Love Before You Give
During our stay at ESI, I would wake up to this quote every morning: “You can give without loving, but you can’t love without giving.” The quote stood over a little nook in the room I shared with Abigail. The bold, brown printed letters always remained for me to read, as it stood above the red cushions lining the wooden surface of the nook. I remember my heart responding immediately upon first sight. Even before coming on this trip, I had been considering the ways I could change my mindset about service and community engagement. However, I only used my mind to think about this question. In Ahmedabad, I learned that I should live my life through the heart, mind, and hands. I seemed to only have one-third of that down. I missed the connection between my heart and hands. For me, this quote tells me that you cannot give or fulfill the needs of others without loving. If love comes first, I should have faith that everything else will follow. This basic step of loving had completely slipped my mind, and I was struck by the simplicity of the method. If I put my heart forward, maybe my mind and hands will follow.

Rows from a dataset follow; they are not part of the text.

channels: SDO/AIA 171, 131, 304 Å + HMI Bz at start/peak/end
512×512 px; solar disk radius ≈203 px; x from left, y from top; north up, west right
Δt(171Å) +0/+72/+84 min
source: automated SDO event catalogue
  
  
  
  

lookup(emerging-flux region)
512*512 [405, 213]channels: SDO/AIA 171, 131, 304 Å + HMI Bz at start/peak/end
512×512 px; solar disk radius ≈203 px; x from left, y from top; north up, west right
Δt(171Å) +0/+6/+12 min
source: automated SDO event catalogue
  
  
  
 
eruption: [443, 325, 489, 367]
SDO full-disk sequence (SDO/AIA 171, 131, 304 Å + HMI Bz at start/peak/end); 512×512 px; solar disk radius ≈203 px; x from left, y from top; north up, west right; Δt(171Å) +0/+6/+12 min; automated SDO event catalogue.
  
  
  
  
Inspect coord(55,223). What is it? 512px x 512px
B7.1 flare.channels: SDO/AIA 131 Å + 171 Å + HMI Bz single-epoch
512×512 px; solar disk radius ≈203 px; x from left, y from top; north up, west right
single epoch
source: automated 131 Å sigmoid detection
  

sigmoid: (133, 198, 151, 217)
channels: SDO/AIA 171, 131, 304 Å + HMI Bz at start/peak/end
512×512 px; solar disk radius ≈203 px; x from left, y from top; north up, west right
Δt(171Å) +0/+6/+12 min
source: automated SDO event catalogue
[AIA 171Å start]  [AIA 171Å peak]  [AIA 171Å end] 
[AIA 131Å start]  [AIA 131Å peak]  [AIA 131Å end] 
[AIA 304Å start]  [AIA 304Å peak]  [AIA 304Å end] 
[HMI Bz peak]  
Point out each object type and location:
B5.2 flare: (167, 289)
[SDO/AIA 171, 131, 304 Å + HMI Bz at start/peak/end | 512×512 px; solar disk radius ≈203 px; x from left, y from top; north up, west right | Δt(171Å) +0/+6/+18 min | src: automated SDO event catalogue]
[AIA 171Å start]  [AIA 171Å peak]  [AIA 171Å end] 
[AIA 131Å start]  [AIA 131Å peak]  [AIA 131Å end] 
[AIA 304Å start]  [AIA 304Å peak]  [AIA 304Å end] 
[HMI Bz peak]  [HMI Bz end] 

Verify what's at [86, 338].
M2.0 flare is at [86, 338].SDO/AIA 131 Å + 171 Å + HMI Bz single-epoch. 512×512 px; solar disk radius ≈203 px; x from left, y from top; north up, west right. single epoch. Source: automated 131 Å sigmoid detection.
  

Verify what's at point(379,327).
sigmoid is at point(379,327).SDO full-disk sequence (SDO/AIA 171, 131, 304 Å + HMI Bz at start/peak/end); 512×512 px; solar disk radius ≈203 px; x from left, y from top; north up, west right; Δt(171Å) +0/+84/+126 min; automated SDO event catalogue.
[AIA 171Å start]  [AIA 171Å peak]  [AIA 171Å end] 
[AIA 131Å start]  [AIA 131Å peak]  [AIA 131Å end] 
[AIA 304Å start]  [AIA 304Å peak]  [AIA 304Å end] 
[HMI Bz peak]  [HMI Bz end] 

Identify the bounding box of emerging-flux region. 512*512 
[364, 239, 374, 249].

After reflecting on the quote in Ahmedabad, I found myself thrown off in the contrasting environment of Pune. The city, hotel, and change of pace made me feel less present. Part of me missed the life back at ESI, especially the people and the natural beauty of the institute. For the first time in Niswarth, I found myself uncomfortable, but not in a way where I felt like I was pushing my own boundaries. I just felt “out of it.” The same feeling stayed with me while meeting the Akanksha students for the first time. The Design for Change system allows us to give solutions to communities, but I found myself caught up in the technicalities of the project, rather than trying to engage myself with my new peers in the program. The next day, I was disappointed in myself that I had not been able to offer my peers love and support. I was so caught up in thinking about how I felt that I had failed to consider the feelings of others. The next day was much better, as I got to know the people in my group. For a moment on that first day, I had felt myself slip back into my own habits of worrying about how I could give, rather than taking the time to love. I hope that during the DFC project, I will remind myself to love before I try to give.